Two nights ago, in honor of the season, I picked up Christmas Books of Dickens, a volume I bought at my library’s fall book sale. The first story was, of course, A Christmas Carol.
I last read A Christmas Carol a year or two ago, and reading it again I was struck anew by what a masterpiece it is. I’m not referring only to the ingenuity of the story, or the immortal characters; I don’t mean only Dickens’ wonderful tribute to the Christmas season, or his incomparable excoriation of greed, selfishness, and the love of Mammon. The whole story flows with skill. Dickens’ mastery flashes out in a thousand glints.
There is the eloquence of the dialogue. So much of it is profound. When Scrooge begs Marley to “speak comfort” to him, the Ghost replies, “I have none to give. It comes from other regions, Ebenezer Scrooge, and is conveyed by other ministers, to other kinds of men.” You could stack up ten standard Hollywood movies that, all put together, did not carry as much meaning as that one reply.
Where not elevated by truth, the dialogue is still elevated by intelligence. Even Scrooge, irascible old doubter, makes his rejoinders well. “You,” he tells Marley’s Ghost, “may be an undigested bit of beef, a blot of mustard, a crumb of cheese, a fragment of an underdone potato. There’s more of gravy than of grave about you, whatever you are!”
There is Dickens’ use of adjectives. An old rule of thumb in writing is that when it comes to adjectives, less is more. Dickens did not obey this rule. Nineteenth century literature is probably more suited to abundant adjectives than twenty-first century literature. But more than that, Dickens was a great writer; he knew better than to waste words. Consider the string of adjectives he applied to Scrooge: “a squeezing, wrenching, grasping, scraping, clutching, covetous, old sinner!”
Each word sharpens the portrait of the old sinner.
Then there is Dickens’ ability to give character to almost anything he turns his pen to. There are many excellent examples of this in A Christmas Carol, but I will limit myself to three. For the first, Scrooge’s home, to the extent he could be said to have one: “They were a gloomy suite of rooms, in a lowering pile of building up a yard, where it had so little business to be, that one could scarcely help fancying it must have run there when it was a young house, playing at hide-and-seek with the other houses, and forgotten the way out again.”
Second is Dickens’ description of Norfolk Biffins (a kind of apple): “There were Norfolk Biffins, squab and swarthy, setting off the yellow of the oranges and lemons, and, in the great compactness of their juicy persons, urgently entreating and beseeching to be carried home in paper bags and eaten after dinner.”
Finally, Scrooge himself: “External heat and cold had little influence on Scrooge.
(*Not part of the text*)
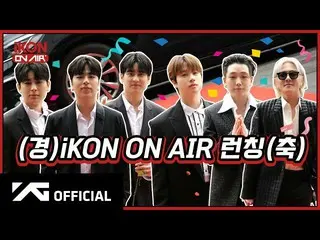 【公式】iKON、【iKON ON AIR】 COMING SOON TEASER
No warmth could warm, no wintry weather chill him. No wind that blew was bitterer than he, no falling snow was more intent upon its purpose, no pelting rain less open to entreaty. Foul weather didn’t know where to have him. The heaviest rain and snow, and hail, and sleet, could boast of the advantage to him in only one respect. They often ‘came down’ handsomely, and Scrooge never did.”
Lastly, there is Dickens’ subtle humor: “There is no doubt that Marley was dead. This must be distinctly understood, or nothing wonderful can come of the story I am going to relate. If we were not perfectly convinced that Hamlet’s Father died before the play began, there would be nothing more remarkable in his taking a stroll at night, in an easterly wind, upon his own ramparts, than there would be in any other middle-aged gentleman rashly turning out after dark in a breezy spot – say Saint Paul’s Churchyard for instance – literally to astonish his son’s weak mind.”
Now my last quotation, when Scrooge is waiting for the Ghost of Christmas Present to appear: “Now, being prepared for almost anything, he was not by any means prepared for nothing; and, consequently, when the Bell struck One, and no shape appeared, he was taken with a violent fit of trembling. Five minutes, ten minutes, a quarter of an hour went by, yet nothing came. All this time, he lay upon his bed, the very core and centre of a blaze of ruddy light, which streamed upon it when the clock proclaimed the hour; and which, being only light, was more alarming than a dozen ghosts, as he was powerless to make out what it meant, or would be at; and was sometimes apprehensive that he might be at that very moment an interesting case of spontaneous combustion, without having the consolation of knowing it.”
As such an old and well-loved story, A Christmas Carol can be read online. Merry Christmas – ’tis the season.